ARTICLE:

────────────────────────────────────────

Among the two sections of Muslims (upper biradari and lower biradari), the vote share of the Congress(I) and its allies has gone up by about 10 percentage points; the Congress(I)'s gains are principally among the upper biradari Muslims, while much of the gains from among lower biradari Muslims came from allies, mainly the Rashtriya Janata Dal (RJD). This indicates a general return of the minorities' faith in the Congress(I); this is confirmed by the fact that the party's vote share among Christians and Sikhs has increased by about eight percentage points. A small but significant section of the Sikh community has returned to the Congress(I) after a long time.

However, the Congress(I) has not been able to consolidate the support of the lower sections (except in the case of Muslims and Christians) the way the BJP and its allies have consolidated the support of the upper castes. The Left parties and the BSP challenge the Dalit vote of the Congress(I), while a host of regional parties such as the Samajwadi Party, the Nationalist Congress Party and the Tamil Maanila Congress challenge the OBC and Muslim vote of the Congress(I).

While religion is a marker of social community, especially for the minorities, political loyalties in India are not defined by religious practice. This stands in sharp contrast to several European democracies where church-attendance or otherwise explains political and ideological cleavages. A classification of Hindus in these surveys by their religious practice or otherwise does not give very firm clues to their voting pattern. The vote for both the BJP and the Congress(I) shows a mild and positive relationship to the regularity of worshipping, while it is the other way round for the Left parties and the BSP. But then that is also because there is a relationship between belonging to the upper and middle castes and worshipping regularly. Interestingly, 41 per cent of the Hindus who vote the Left worship regularly. The same figure is substantially lower for the BSP.

From caste-based and community-based cleavages, we can now turn to the economic dimension of the emerging social bloc, its class structure. The table shows how clearly the BJP's vote is related to class. The poorer the voter, the lesser are the chances of voting for the BJP. The BJP vote share among the poorest of the population is about one-third of what it gets among the upper classes. The BJP's allies do not share this profile, for they tend to do better among the middle category. In that respect there is no significant difference in the BJP's support base as compared to 1998.

If the Congress(I) and its allies are taken together, it appears that their profile is the opposite of that of the BJP. But when the allies are seen separately, it is clear that two of them, the All India Anna Dravida Munnetra Kazhagam (AIADMK) and the RJD, have a pronounced lower class support base, while the Congress(I) support to them does not make for any clear pattern. This absence of any pattern is owing to the fact that the class patterns of Congress(I) voting in different States go in different directions and eventually cancel each other out at the national level. As is to be expected, the Left parties and the BSP enjoy greater support among the poorest voters.

Till now we have seen the caste effect and the class effect independent of each other. But as every student of Indian society knows, there is a considerable convergence of the two systems of stratification at the top and the bottom. In other words, the upper caste people tend to be mainly upper class and people belonging to the lowest caste in the Hindu social order tend to be among the poorest. Yet it cannot be said that there is complete overlap here. Class and caste cleavages represent two independent yet overlapping principal cleavages of the Indian social order. We have seen that the BJP tends to attract the voters from the upper segment of both these divisions.

────────────────────────────────────────

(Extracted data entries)

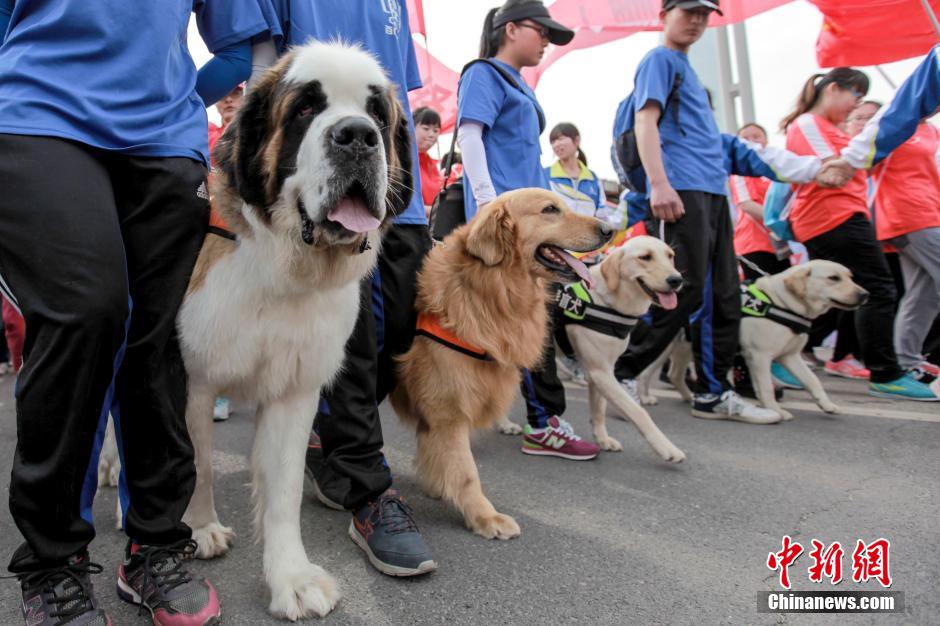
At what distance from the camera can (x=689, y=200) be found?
12.1 feet

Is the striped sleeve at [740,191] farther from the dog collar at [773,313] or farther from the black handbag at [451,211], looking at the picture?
the black handbag at [451,211]

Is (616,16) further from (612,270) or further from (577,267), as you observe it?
(577,267)

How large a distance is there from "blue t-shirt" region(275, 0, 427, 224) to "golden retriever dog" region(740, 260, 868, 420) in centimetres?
289

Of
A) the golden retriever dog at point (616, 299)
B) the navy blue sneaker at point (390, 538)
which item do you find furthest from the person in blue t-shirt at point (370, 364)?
the golden retriever dog at point (616, 299)

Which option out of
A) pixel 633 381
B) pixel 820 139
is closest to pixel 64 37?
pixel 633 381

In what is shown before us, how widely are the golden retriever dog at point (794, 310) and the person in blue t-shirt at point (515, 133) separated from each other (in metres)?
1.76

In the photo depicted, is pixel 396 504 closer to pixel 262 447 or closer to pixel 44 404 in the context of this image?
pixel 262 447

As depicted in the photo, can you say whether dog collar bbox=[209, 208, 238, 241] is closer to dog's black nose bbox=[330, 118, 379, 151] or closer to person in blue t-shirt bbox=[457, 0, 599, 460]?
dog's black nose bbox=[330, 118, 379, 151]

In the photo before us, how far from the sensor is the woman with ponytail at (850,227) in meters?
4.38

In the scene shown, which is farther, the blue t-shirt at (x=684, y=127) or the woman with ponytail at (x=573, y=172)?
the woman with ponytail at (x=573, y=172)

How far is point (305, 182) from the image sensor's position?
153 cm

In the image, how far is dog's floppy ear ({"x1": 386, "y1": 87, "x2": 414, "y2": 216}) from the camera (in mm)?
1789

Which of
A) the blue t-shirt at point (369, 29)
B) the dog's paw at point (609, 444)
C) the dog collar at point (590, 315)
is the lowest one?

────────────────────────────────────────

WHAT YOU WILL DO: List every religious community named in the article on voting patterns.

ANSWER BELOW: Muslims, Christians, Sikhs, Hindus